From your comment, both games are close enough that you probably aren't going to enjoy RE3R all that much, but it looks like you're ruining it with unreasonable expectations. You're an adult, a videogame is very unlikely to scare you.
Resident Evil games are almost universally action-adventure games in a horror coating, bullshit marketing terms like "survival horror" were very much a product of their time and the plot is so retarded (sometimes on purpose) that there never was an era where the Resident Evil games really had a shot at being scary.
"Horror" games were held back for years trying to ape horror movies, chasing after a golden age that never actually happened. Horror is a narrative genre, not a gameplay type.
I can't remember the last time I had a genuine "scare" moment in a videogame, or even a movie. I like horror, so you could argue I've played enough that I've become numb over time, that would be a fair criticism. Still, I'm adamant that if you find a videogame scary past age 10 you should be open to the hypothesis that you're a gigantic faggot.
You aren't finding videogames scary in adulthood? It's a feature, not a bug.
unreasonable expectations. You're an adult, a videogame is very unlikely to scare you.
nah. the beginning of the game was scary af, and the tyrant chasing me was creepy too. they didn't keep the theme from the beginning going, and the tyrant was just one thing. my recollection of the game is mostly "it was a maze with "puzzles", key hunting and some shooty that left me wandering a bunch"
the reason i don't really care about re plots is because of that "layered and intricate" line people repeat. I know exactly what the nips are doing; they have essentially a graph of objects that are plot situations and a list of a number of ways in and out of any given situation (things like someone's association with someone, like an employee or relative, or avoiding a deus ex machina situation by side stepping it with a secret passage or something that just barely is reasonable) and they're just using those to weave a path and slapping some skins and voices on things as they go. the story is so convoluted that it never gets simplified and it just boils down to "there are zombies, here's some random bullshit enemy model, here's an attack, it doesn't conform to normal circumstances. finished". Even the main characters don't really stick with me. Leon is cop guy with some conservative values, Ada is secret spy asian girl, wesker is behind the scenes ominous guy who seems powerful but i don't remember anything about him, krauser is german character in the military with muscles and an annoying ass qte in re4, claire is female counter part to leon but they don't bang, and that's all really.
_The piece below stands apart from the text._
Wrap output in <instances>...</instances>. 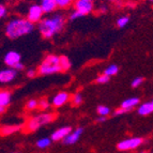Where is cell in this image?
<instances>
[{"label": "cell", "instance_id": "6da1fadb", "mask_svg": "<svg viewBox=\"0 0 153 153\" xmlns=\"http://www.w3.org/2000/svg\"><path fill=\"white\" fill-rule=\"evenodd\" d=\"M33 30V23H31L28 18H14L11 19L5 27V34L11 40L24 36L29 34Z\"/></svg>", "mask_w": 153, "mask_h": 153}, {"label": "cell", "instance_id": "7a4b0ae2", "mask_svg": "<svg viewBox=\"0 0 153 153\" xmlns=\"http://www.w3.org/2000/svg\"><path fill=\"white\" fill-rule=\"evenodd\" d=\"M64 26V18L62 15H56L51 16V17L45 18L40 23L39 26V30L41 32V34L46 39L51 38L53 36H55L56 33H58L59 31H61Z\"/></svg>", "mask_w": 153, "mask_h": 153}, {"label": "cell", "instance_id": "3957f363", "mask_svg": "<svg viewBox=\"0 0 153 153\" xmlns=\"http://www.w3.org/2000/svg\"><path fill=\"white\" fill-rule=\"evenodd\" d=\"M62 71L60 66V57L55 56V55H49L45 58L43 63L39 68V73L42 75L53 74L57 72Z\"/></svg>", "mask_w": 153, "mask_h": 153}, {"label": "cell", "instance_id": "277c9868", "mask_svg": "<svg viewBox=\"0 0 153 153\" xmlns=\"http://www.w3.org/2000/svg\"><path fill=\"white\" fill-rule=\"evenodd\" d=\"M53 119H54V115L53 114H41V115H38L36 117H33L31 120H29L28 124H27V128L30 132L36 131L40 126L45 125L51 122V121H53Z\"/></svg>", "mask_w": 153, "mask_h": 153}, {"label": "cell", "instance_id": "5b68a950", "mask_svg": "<svg viewBox=\"0 0 153 153\" xmlns=\"http://www.w3.org/2000/svg\"><path fill=\"white\" fill-rule=\"evenodd\" d=\"M143 143V139L139 137H135V138H130V139H125L118 143V149L119 150H131V149H135L137 148L138 146H140Z\"/></svg>", "mask_w": 153, "mask_h": 153}, {"label": "cell", "instance_id": "8992f818", "mask_svg": "<svg viewBox=\"0 0 153 153\" xmlns=\"http://www.w3.org/2000/svg\"><path fill=\"white\" fill-rule=\"evenodd\" d=\"M43 9H42L41 5L38 4H33L29 8V12H28V19L31 23H36L42 18L43 15Z\"/></svg>", "mask_w": 153, "mask_h": 153}, {"label": "cell", "instance_id": "52a82bcc", "mask_svg": "<svg viewBox=\"0 0 153 153\" xmlns=\"http://www.w3.org/2000/svg\"><path fill=\"white\" fill-rule=\"evenodd\" d=\"M75 9L79 12H82L84 15L88 14L93 9V3L89 0H76L75 1Z\"/></svg>", "mask_w": 153, "mask_h": 153}, {"label": "cell", "instance_id": "ba28073f", "mask_svg": "<svg viewBox=\"0 0 153 153\" xmlns=\"http://www.w3.org/2000/svg\"><path fill=\"white\" fill-rule=\"evenodd\" d=\"M19 62H21V55L17 51H11L4 56V63L10 68H14Z\"/></svg>", "mask_w": 153, "mask_h": 153}, {"label": "cell", "instance_id": "9c48e42d", "mask_svg": "<svg viewBox=\"0 0 153 153\" xmlns=\"http://www.w3.org/2000/svg\"><path fill=\"white\" fill-rule=\"evenodd\" d=\"M82 132H84V128H76L74 132L70 133L69 135L66 136L62 141H63L64 145H73V143H75L78 141L79 137H80V135L82 134Z\"/></svg>", "mask_w": 153, "mask_h": 153}, {"label": "cell", "instance_id": "30bf717a", "mask_svg": "<svg viewBox=\"0 0 153 153\" xmlns=\"http://www.w3.org/2000/svg\"><path fill=\"white\" fill-rule=\"evenodd\" d=\"M16 76V70L15 69H7L2 70L0 72V82L2 84L12 82Z\"/></svg>", "mask_w": 153, "mask_h": 153}, {"label": "cell", "instance_id": "8fae6325", "mask_svg": "<svg viewBox=\"0 0 153 153\" xmlns=\"http://www.w3.org/2000/svg\"><path fill=\"white\" fill-rule=\"evenodd\" d=\"M71 131L72 130L70 126H64V128H59V130H57L56 132L53 133V135H51V140H54V141L63 140L64 138L71 133Z\"/></svg>", "mask_w": 153, "mask_h": 153}, {"label": "cell", "instance_id": "7c38bea8", "mask_svg": "<svg viewBox=\"0 0 153 153\" xmlns=\"http://www.w3.org/2000/svg\"><path fill=\"white\" fill-rule=\"evenodd\" d=\"M69 100V94L66 92H61V93H58L54 97L53 99V105L59 107V106H62L63 104H65Z\"/></svg>", "mask_w": 153, "mask_h": 153}, {"label": "cell", "instance_id": "4fadbf2b", "mask_svg": "<svg viewBox=\"0 0 153 153\" xmlns=\"http://www.w3.org/2000/svg\"><path fill=\"white\" fill-rule=\"evenodd\" d=\"M41 7L45 13H51L57 8V3L55 0H42Z\"/></svg>", "mask_w": 153, "mask_h": 153}, {"label": "cell", "instance_id": "5bb4252c", "mask_svg": "<svg viewBox=\"0 0 153 153\" xmlns=\"http://www.w3.org/2000/svg\"><path fill=\"white\" fill-rule=\"evenodd\" d=\"M138 114L140 116H147L151 112H153V104L152 102H148V103H143L141 104L139 107H138Z\"/></svg>", "mask_w": 153, "mask_h": 153}, {"label": "cell", "instance_id": "9a60e30c", "mask_svg": "<svg viewBox=\"0 0 153 153\" xmlns=\"http://www.w3.org/2000/svg\"><path fill=\"white\" fill-rule=\"evenodd\" d=\"M138 103H139V99L138 97H130V99L123 101V103L121 104V108H123L125 110H130L133 107H135Z\"/></svg>", "mask_w": 153, "mask_h": 153}, {"label": "cell", "instance_id": "2e32d148", "mask_svg": "<svg viewBox=\"0 0 153 153\" xmlns=\"http://www.w3.org/2000/svg\"><path fill=\"white\" fill-rule=\"evenodd\" d=\"M11 102V94L8 91H1L0 93V107L4 108L5 106H8Z\"/></svg>", "mask_w": 153, "mask_h": 153}, {"label": "cell", "instance_id": "e0dca14e", "mask_svg": "<svg viewBox=\"0 0 153 153\" xmlns=\"http://www.w3.org/2000/svg\"><path fill=\"white\" fill-rule=\"evenodd\" d=\"M118 71H119V68H118L117 65H115V64H111V65H109V66L106 68L104 74L107 75V76H112V75L117 74Z\"/></svg>", "mask_w": 153, "mask_h": 153}, {"label": "cell", "instance_id": "ac0fdd59", "mask_svg": "<svg viewBox=\"0 0 153 153\" xmlns=\"http://www.w3.org/2000/svg\"><path fill=\"white\" fill-rule=\"evenodd\" d=\"M51 143V138L45 137V138H42V139H40V140H38L36 146H38L39 148L44 149V148H47V147H49Z\"/></svg>", "mask_w": 153, "mask_h": 153}, {"label": "cell", "instance_id": "d6986e66", "mask_svg": "<svg viewBox=\"0 0 153 153\" xmlns=\"http://www.w3.org/2000/svg\"><path fill=\"white\" fill-rule=\"evenodd\" d=\"M60 66H61L62 71H66V70L70 69V66H71V62L65 56H62L60 57Z\"/></svg>", "mask_w": 153, "mask_h": 153}, {"label": "cell", "instance_id": "ffe728a7", "mask_svg": "<svg viewBox=\"0 0 153 153\" xmlns=\"http://www.w3.org/2000/svg\"><path fill=\"white\" fill-rule=\"evenodd\" d=\"M19 128H21V125H11V126L3 128H2V133H3V134H7V135H9V134H12V133L18 131Z\"/></svg>", "mask_w": 153, "mask_h": 153}, {"label": "cell", "instance_id": "44dd1931", "mask_svg": "<svg viewBox=\"0 0 153 153\" xmlns=\"http://www.w3.org/2000/svg\"><path fill=\"white\" fill-rule=\"evenodd\" d=\"M97 112H99L100 116L106 117L107 115H109L110 109L107 107V106H99V107H97Z\"/></svg>", "mask_w": 153, "mask_h": 153}, {"label": "cell", "instance_id": "7402d4cb", "mask_svg": "<svg viewBox=\"0 0 153 153\" xmlns=\"http://www.w3.org/2000/svg\"><path fill=\"white\" fill-rule=\"evenodd\" d=\"M57 3V7H59V8H66V7H69L70 4H71L72 0H55Z\"/></svg>", "mask_w": 153, "mask_h": 153}, {"label": "cell", "instance_id": "603a6c76", "mask_svg": "<svg viewBox=\"0 0 153 153\" xmlns=\"http://www.w3.org/2000/svg\"><path fill=\"white\" fill-rule=\"evenodd\" d=\"M128 21H130V18H128V16H122V17H120L117 21V25L119 26L120 28H123L124 26H126V24L128 23Z\"/></svg>", "mask_w": 153, "mask_h": 153}, {"label": "cell", "instance_id": "cb8c5ba5", "mask_svg": "<svg viewBox=\"0 0 153 153\" xmlns=\"http://www.w3.org/2000/svg\"><path fill=\"white\" fill-rule=\"evenodd\" d=\"M109 78L110 76H107V75H101V76H99L97 78V84H106V82H108Z\"/></svg>", "mask_w": 153, "mask_h": 153}, {"label": "cell", "instance_id": "d4e9b609", "mask_svg": "<svg viewBox=\"0 0 153 153\" xmlns=\"http://www.w3.org/2000/svg\"><path fill=\"white\" fill-rule=\"evenodd\" d=\"M82 16H84V14H82V12L75 10L74 12L70 15V19H71V21H74V19H77V18H79V17H82Z\"/></svg>", "mask_w": 153, "mask_h": 153}, {"label": "cell", "instance_id": "484cf974", "mask_svg": "<svg viewBox=\"0 0 153 153\" xmlns=\"http://www.w3.org/2000/svg\"><path fill=\"white\" fill-rule=\"evenodd\" d=\"M82 102V94H80V93H76V94H74V97H73V103H74L75 105H79Z\"/></svg>", "mask_w": 153, "mask_h": 153}, {"label": "cell", "instance_id": "4316f807", "mask_svg": "<svg viewBox=\"0 0 153 153\" xmlns=\"http://www.w3.org/2000/svg\"><path fill=\"white\" fill-rule=\"evenodd\" d=\"M38 105H39V103L36 102V100H31V101L28 102V104H27V108H28V109H33V108H36Z\"/></svg>", "mask_w": 153, "mask_h": 153}, {"label": "cell", "instance_id": "83f0119b", "mask_svg": "<svg viewBox=\"0 0 153 153\" xmlns=\"http://www.w3.org/2000/svg\"><path fill=\"white\" fill-rule=\"evenodd\" d=\"M143 82V77H137V78H135L132 82V86H133V87H138V86H139V85H140Z\"/></svg>", "mask_w": 153, "mask_h": 153}, {"label": "cell", "instance_id": "f1b7e54d", "mask_svg": "<svg viewBox=\"0 0 153 153\" xmlns=\"http://www.w3.org/2000/svg\"><path fill=\"white\" fill-rule=\"evenodd\" d=\"M39 105H40V107L42 108V109H47V108L49 107V103L46 101V100H41L40 101V103H39Z\"/></svg>", "mask_w": 153, "mask_h": 153}, {"label": "cell", "instance_id": "f546056e", "mask_svg": "<svg viewBox=\"0 0 153 153\" xmlns=\"http://www.w3.org/2000/svg\"><path fill=\"white\" fill-rule=\"evenodd\" d=\"M34 75H36V71L34 70H29V71H27V76L30 77V78H32V77H34Z\"/></svg>", "mask_w": 153, "mask_h": 153}, {"label": "cell", "instance_id": "4dcf8cb0", "mask_svg": "<svg viewBox=\"0 0 153 153\" xmlns=\"http://www.w3.org/2000/svg\"><path fill=\"white\" fill-rule=\"evenodd\" d=\"M5 11H7V9L4 8V5H0V16H1V17L4 16Z\"/></svg>", "mask_w": 153, "mask_h": 153}, {"label": "cell", "instance_id": "1f68e13d", "mask_svg": "<svg viewBox=\"0 0 153 153\" xmlns=\"http://www.w3.org/2000/svg\"><path fill=\"white\" fill-rule=\"evenodd\" d=\"M13 69L18 70V71H19V70H23V69H24V64H23V63H21V62H19V63H17V64H16V65L14 66V68H13Z\"/></svg>", "mask_w": 153, "mask_h": 153}, {"label": "cell", "instance_id": "d6a6232c", "mask_svg": "<svg viewBox=\"0 0 153 153\" xmlns=\"http://www.w3.org/2000/svg\"><path fill=\"white\" fill-rule=\"evenodd\" d=\"M125 111H128V110H125V109H123V108H121V109H118L117 111L115 112V115H116V116L121 115V114H123V112H125Z\"/></svg>", "mask_w": 153, "mask_h": 153}, {"label": "cell", "instance_id": "836d02e7", "mask_svg": "<svg viewBox=\"0 0 153 153\" xmlns=\"http://www.w3.org/2000/svg\"><path fill=\"white\" fill-rule=\"evenodd\" d=\"M105 120H106V118L103 117V116H101V117L99 118V121H105Z\"/></svg>", "mask_w": 153, "mask_h": 153}, {"label": "cell", "instance_id": "e575fe53", "mask_svg": "<svg viewBox=\"0 0 153 153\" xmlns=\"http://www.w3.org/2000/svg\"><path fill=\"white\" fill-rule=\"evenodd\" d=\"M109 1H118V0H109Z\"/></svg>", "mask_w": 153, "mask_h": 153}, {"label": "cell", "instance_id": "d590c367", "mask_svg": "<svg viewBox=\"0 0 153 153\" xmlns=\"http://www.w3.org/2000/svg\"><path fill=\"white\" fill-rule=\"evenodd\" d=\"M89 1H93V0H89Z\"/></svg>", "mask_w": 153, "mask_h": 153}, {"label": "cell", "instance_id": "8d00e7d4", "mask_svg": "<svg viewBox=\"0 0 153 153\" xmlns=\"http://www.w3.org/2000/svg\"><path fill=\"white\" fill-rule=\"evenodd\" d=\"M152 104H153V100H152Z\"/></svg>", "mask_w": 153, "mask_h": 153}, {"label": "cell", "instance_id": "74e56055", "mask_svg": "<svg viewBox=\"0 0 153 153\" xmlns=\"http://www.w3.org/2000/svg\"><path fill=\"white\" fill-rule=\"evenodd\" d=\"M13 153H17V152H13Z\"/></svg>", "mask_w": 153, "mask_h": 153}, {"label": "cell", "instance_id": "f35d334b", "mask_svg": "<svg viewBox=\"0 0 153 153\" xmlns=\"http://www.w3.org/2000/svg\"><path fill=\"white\" fill-rule=\"evenodd\" d=\"M141 153H146V152H141Z\"/></svg>", "mask_w": 153, "mask_h": 153}, {"label": "cell", "instance_id": "ab89813d", "mask_svg": "<svg viewBox=\"0 0 153 153\" xmlns=\"http://www.w3.org/2000/svg\"><path fill=\"white\" fill-rule=\"evenodd\" d=\"M151 1H153V0H151Z\"/></svg>", "mask_w": 153, "mask_h": 153}]
</instances>
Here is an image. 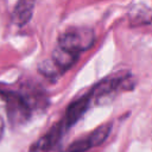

"Horror" games were held back for years trying to ape horror movies, chasing after a golden age that never actually happened. Horror is a narrative genre, not a gameplay type.
I'd agree with this. It seemed like something better and better was coming, but it never quite got there. I think with the creep factor they really are horror games, though they pull it off to varying degrees. Honestly, I think they don't go too hard on the creep scraes because it could go too far too quick. Me for example, I can't play re2 remake in the dark nor could I even continue outlast. shit creeped me out too much. in outlast, i took a wrong turn or something and wound up with this guy with a baseball bat following me around and i never knew where he was. then when i saw him i realize i was defenseless and he was intent on beating me to death with that blunt object where no one could hear me scream. turned the game off right then and there.